A: Lathe is free under the MIT license. Claude Code, Cursor, Codex, and the model access behind those tools may have separate account requirements, subscriptions, or usage limits.

Q: Does Lathe include its own AI model?
A: Lathe does not include its own model or hosted LLM backend. It runs skills inside an interactive Claude Code, Cursor, or Codex session.

Q: Which platforms does Lathe support?
A: The release setup targets macOS and Linux on amd64 and arm64. The available install paths do not establish Windows support.

Q: Can Lathe verify generated tutorials?
A: Lathe can verify tutorials through /lathe-verify <slug>. Verification is opt-in and requires the tutorial’s target toolchain to exist on your machine.

Q: Are Lathe tutorials reliable?
A: Lathe tutorials can contain LLM mistakes. The verification flow, provenance records, side notes, and manual typing workflow reduce blind trust, but they do not guarantee correctness.
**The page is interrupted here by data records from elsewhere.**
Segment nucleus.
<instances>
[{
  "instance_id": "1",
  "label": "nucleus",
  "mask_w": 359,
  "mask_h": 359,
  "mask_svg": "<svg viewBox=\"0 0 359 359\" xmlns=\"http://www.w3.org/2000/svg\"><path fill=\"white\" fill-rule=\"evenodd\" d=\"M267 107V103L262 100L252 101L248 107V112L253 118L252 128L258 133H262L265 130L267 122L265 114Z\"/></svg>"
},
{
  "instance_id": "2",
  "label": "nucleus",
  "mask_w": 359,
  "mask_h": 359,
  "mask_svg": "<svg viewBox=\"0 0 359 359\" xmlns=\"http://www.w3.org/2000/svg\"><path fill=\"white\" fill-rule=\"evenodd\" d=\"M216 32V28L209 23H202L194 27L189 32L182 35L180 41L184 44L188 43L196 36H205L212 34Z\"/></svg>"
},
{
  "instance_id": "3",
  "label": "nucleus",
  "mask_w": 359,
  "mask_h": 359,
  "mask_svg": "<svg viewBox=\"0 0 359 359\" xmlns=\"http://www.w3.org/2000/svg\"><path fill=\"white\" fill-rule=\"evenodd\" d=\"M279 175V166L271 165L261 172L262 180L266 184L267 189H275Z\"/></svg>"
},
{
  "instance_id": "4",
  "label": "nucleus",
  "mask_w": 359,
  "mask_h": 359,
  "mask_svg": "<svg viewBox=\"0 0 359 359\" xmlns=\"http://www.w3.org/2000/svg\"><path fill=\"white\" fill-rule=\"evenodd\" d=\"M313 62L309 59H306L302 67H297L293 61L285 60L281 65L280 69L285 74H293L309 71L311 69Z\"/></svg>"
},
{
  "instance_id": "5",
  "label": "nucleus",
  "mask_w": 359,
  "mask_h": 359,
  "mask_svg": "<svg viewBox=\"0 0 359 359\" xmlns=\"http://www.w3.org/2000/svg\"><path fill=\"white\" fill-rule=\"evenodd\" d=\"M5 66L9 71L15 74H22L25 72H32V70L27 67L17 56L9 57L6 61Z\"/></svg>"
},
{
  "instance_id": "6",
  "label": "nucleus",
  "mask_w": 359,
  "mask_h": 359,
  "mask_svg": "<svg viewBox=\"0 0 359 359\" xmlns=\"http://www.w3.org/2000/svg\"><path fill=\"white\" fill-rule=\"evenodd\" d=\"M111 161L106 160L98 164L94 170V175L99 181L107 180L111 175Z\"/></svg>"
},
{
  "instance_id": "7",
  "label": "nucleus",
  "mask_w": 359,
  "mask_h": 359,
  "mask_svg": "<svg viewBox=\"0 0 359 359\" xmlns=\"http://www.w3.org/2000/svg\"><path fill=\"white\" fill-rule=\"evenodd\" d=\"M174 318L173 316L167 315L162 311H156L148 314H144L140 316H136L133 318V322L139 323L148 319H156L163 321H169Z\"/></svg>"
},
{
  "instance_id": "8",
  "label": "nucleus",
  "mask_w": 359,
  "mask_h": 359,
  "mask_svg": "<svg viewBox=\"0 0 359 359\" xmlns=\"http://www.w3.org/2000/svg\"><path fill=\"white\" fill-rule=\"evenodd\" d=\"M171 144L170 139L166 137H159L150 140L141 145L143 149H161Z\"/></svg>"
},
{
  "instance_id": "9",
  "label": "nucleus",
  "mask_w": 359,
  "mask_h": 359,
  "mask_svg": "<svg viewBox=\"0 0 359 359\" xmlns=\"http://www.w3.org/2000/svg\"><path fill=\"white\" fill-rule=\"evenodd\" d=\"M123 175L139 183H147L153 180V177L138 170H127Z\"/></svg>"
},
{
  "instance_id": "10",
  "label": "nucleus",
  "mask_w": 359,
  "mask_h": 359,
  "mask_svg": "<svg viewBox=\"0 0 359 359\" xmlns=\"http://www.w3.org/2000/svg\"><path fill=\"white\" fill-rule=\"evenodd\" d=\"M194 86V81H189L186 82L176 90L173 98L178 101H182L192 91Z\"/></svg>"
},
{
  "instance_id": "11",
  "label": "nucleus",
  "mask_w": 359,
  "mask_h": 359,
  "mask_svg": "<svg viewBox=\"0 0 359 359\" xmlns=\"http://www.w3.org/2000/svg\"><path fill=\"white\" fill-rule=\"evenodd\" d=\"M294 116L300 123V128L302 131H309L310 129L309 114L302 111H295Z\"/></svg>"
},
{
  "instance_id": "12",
Q: Where does Lathe store tutorials?
A: Lathe stores tutorials in ~/.lathe/tutorials/. Each tutorial directory can include markdown parts, metadata.json, verification results, tool version data, consulted URLs, voice details, and model information.

Q: How is Lathe different from prompting Claude directly?
A: Lathe adds a local tutorial library, reader UI, metadata, provenance records, writing voices, extension flow, status tracking, and verification handoff. A plain chat prompt usually leaves the tutorial inside the chat session.